**What to work on**:
1 > Translate this sentence from the Core X-series overclocking text below into Spanish: "And the only way it’s going to do that is to ensure you can overclock the transistors out of it."
2 > Carry on writing the Core X-series overclocking text below, picking up after its final sentence.

**Text extract**:
───

Intel Core X-series overclocking

The Core i9 isn’t for gamers, it’s for ‘mega-taskers’ so it’s left to the Core i7 of the upcoming X-series to offer something tangible for the gaming faithful. And the only way it’s going to do that is to ensure you can overclock the transistors out of it.

Know your Ryzen 5s from your Core i7s? Of course you do, but which one’s the best CPU for gaming?

Intel’s very first E3 press conference was… well, it was kinda like your dad trying to pretend he’s down with the kids on the YouTubes. They wheeled out ‘influencers,’ talked esports and revelled in vom-inducing VR like it was 2015. But it was also a chance for them to stand in front of a rabid PC gaming audience and enthuse about why they needed Intel processors.

───

**Dataset excerpts**:
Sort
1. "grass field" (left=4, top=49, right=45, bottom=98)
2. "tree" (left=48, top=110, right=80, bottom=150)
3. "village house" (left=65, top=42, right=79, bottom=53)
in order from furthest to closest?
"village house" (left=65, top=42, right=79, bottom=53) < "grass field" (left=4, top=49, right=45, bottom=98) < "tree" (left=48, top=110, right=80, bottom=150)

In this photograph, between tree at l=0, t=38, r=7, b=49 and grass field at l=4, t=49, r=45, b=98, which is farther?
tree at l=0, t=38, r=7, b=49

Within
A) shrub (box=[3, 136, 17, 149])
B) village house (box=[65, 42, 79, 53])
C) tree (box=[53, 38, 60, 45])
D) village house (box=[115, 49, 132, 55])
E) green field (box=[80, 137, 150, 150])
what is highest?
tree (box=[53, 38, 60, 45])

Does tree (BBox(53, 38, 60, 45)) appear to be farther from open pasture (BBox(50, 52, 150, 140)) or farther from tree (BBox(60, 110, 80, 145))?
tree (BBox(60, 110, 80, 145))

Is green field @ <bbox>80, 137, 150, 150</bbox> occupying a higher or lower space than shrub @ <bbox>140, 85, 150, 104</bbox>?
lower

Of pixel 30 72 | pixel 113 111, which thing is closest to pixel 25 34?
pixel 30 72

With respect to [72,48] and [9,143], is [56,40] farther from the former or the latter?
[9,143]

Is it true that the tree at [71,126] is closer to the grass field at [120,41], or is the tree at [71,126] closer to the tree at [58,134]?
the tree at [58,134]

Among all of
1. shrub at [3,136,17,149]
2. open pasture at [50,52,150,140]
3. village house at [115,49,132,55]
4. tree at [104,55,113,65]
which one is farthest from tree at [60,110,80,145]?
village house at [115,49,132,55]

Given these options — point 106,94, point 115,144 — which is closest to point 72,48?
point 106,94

───

**The results**:
1 > Y la única manera de lograrlo es garantizar que puedas hacerle overclock hasta exprimirle los transistores.

2 >
Yet, while they skipped quickly over the more affordable, gaming-focused processors in the most diverse CPU lineup in their history, they spent most of the allotted tech time trying to whip the audience up into a frenzy about “an 18-core beast of a product that delivers the ultimate in mega-tasking.”

Intel Core i9 X-series tech

The Core i9 7980XE may well be as much of a beast as Intel’s Gregory Bryant wants you to believe, but if he’s genuinely been tasked with trying to convince gamers they need to spend $2,000 on a processor he’s got a mighty tough time ahead of him.

Yet this is when Intel really needs to step up their PR game in order to explain why PC gamers ought to be choosing one of their processors over the rejuvenated AMD-shaped competition.

For the longest time it’s been a relative no-brainer – if you’re a gamer you buy an Intel processor and an Nvidia graphics card. But it’s no longer that cut and desiccated because AMD are right back in the game with their Ryzen 5 chips and with the upcoming the Radeon RX Vega cards promising to seriously step up AMD’s graphics game too.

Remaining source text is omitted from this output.